Kazakh-British relations

Envoy
- Ambassador Magzhan Ilyassov: Ambassador Josef McCauley

= Kazakhstan-United Kingdom Intergovernmental Commission =

The Kazakhstan-United Kingdom Intergovernmental Commission (IGC) on Trade, Economic, Scientific, Technical, and Cultural Cooperation was established in 2013 to strengthen bilateral relations between the two nations. The commission aims to foster cooperation in various sectors, including oil and gas, finance, education, technology, and mining. Regular plenary sessions are held to discuss strategic partnerships and facilitate dialogue on key issues. In 2018, a significant meeting led by U.K. Minister of State for Trade Policy George Hollingbery, highlighted expanding cooperation, particularly in oil, gas, mining, and financial services, with over 500 British companies operating in Kazakhstan by that time.
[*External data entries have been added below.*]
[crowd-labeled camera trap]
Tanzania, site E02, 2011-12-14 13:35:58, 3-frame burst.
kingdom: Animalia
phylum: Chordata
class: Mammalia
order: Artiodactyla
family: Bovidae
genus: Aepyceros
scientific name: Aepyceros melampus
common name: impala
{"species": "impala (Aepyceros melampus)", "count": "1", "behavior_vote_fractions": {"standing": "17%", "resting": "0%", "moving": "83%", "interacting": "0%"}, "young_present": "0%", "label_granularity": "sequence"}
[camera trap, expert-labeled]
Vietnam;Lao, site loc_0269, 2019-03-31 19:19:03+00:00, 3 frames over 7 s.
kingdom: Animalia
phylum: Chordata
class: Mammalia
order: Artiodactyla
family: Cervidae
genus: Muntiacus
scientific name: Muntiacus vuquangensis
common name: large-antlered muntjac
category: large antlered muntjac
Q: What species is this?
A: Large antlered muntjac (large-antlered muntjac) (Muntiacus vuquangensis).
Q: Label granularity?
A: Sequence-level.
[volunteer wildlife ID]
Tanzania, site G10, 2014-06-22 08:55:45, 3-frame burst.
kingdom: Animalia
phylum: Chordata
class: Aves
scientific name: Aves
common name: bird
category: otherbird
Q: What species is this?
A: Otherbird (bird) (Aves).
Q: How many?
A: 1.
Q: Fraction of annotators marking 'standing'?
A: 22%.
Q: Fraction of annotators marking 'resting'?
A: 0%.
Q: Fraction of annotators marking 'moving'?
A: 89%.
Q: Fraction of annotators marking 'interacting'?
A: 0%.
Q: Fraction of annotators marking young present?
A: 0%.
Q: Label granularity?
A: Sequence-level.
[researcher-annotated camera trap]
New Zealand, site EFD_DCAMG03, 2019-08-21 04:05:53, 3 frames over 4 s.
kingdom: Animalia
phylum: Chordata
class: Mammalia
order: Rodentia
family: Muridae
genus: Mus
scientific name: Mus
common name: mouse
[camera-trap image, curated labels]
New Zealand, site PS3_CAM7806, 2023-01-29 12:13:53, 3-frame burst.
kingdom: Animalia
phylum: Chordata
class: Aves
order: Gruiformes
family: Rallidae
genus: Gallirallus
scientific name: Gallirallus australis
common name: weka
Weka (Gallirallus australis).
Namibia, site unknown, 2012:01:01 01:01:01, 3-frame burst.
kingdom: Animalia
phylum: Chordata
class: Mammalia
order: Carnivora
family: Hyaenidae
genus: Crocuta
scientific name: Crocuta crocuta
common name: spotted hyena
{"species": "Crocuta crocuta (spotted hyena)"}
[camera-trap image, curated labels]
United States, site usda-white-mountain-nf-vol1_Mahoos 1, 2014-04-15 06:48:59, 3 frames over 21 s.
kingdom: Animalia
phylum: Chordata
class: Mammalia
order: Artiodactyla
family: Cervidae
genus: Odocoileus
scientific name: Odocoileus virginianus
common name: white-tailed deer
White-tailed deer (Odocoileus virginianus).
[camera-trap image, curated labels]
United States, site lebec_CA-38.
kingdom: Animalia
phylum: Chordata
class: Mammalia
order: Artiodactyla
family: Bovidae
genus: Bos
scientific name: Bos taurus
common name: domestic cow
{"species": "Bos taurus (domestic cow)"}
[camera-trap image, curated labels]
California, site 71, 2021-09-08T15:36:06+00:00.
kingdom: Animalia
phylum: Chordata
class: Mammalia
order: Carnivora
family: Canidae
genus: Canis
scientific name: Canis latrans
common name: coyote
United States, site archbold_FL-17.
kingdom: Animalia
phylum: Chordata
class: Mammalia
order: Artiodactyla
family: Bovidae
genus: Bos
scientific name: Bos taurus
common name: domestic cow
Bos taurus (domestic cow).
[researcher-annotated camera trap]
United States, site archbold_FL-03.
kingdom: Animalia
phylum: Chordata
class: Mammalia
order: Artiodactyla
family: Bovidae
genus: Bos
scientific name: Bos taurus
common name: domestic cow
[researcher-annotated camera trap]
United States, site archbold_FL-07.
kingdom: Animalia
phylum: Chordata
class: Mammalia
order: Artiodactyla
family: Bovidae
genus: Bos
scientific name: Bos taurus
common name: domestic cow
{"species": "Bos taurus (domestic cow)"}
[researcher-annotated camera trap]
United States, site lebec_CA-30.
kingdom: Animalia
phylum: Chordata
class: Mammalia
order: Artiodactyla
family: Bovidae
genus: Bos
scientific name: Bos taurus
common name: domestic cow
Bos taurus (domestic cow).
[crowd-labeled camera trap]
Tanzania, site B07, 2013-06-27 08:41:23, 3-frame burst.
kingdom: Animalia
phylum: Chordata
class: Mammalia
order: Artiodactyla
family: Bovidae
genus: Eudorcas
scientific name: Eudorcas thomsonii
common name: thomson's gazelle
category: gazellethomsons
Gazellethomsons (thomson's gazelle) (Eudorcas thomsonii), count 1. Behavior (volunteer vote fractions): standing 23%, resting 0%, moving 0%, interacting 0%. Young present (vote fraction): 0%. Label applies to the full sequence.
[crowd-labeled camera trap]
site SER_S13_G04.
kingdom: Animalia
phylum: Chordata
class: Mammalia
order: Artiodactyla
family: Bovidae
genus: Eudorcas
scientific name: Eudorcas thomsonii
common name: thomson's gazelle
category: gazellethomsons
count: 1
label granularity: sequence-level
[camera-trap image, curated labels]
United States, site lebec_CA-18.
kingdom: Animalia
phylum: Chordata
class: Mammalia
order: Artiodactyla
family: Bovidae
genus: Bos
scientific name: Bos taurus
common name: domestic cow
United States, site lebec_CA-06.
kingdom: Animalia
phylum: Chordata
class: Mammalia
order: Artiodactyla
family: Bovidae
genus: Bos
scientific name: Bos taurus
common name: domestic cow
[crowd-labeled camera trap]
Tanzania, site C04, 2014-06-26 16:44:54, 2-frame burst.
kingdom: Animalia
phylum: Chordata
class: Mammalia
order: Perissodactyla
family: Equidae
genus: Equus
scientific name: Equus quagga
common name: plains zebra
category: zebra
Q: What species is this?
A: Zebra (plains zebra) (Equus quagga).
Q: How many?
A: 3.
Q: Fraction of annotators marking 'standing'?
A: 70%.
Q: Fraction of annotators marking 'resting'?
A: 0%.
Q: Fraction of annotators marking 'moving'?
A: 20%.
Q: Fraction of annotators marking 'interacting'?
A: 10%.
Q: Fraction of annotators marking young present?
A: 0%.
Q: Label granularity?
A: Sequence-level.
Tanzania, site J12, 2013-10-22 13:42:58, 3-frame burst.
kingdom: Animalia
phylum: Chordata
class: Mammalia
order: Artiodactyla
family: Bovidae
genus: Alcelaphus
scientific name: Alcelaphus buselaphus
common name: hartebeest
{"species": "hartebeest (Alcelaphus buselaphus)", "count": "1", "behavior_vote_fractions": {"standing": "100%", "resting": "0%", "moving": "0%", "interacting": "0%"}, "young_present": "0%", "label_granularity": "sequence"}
As of February 2020, two-way trade between the two countries was valued at $3.2 billion. The commission has supported Kazakhstan’s economic transformation, including the creation of the Astana International Financial Centre (AIFC), which operates under English common law.

In 2019, a plenary session focused on Kazakhstan's political stability, economic diversification, and its growing role as a trade partner post-Brexit. Notably, in December 2020, the seventh plenary session addressed post-COVID-19 economic recovery and strategic partnerships, with the U.K. increasing its direct investment in Kazakhstan by 33%.

The session also promoted participation in Kazakhstan’s modernization initiatives, such as the "Digital Kazakhstan" project, and discussed the development of green finance. Further cooperation has extended into areas like renewable energy, green energy, and education, with a policy forum held in November 2021 focusing on transnational education and higher education partnerships.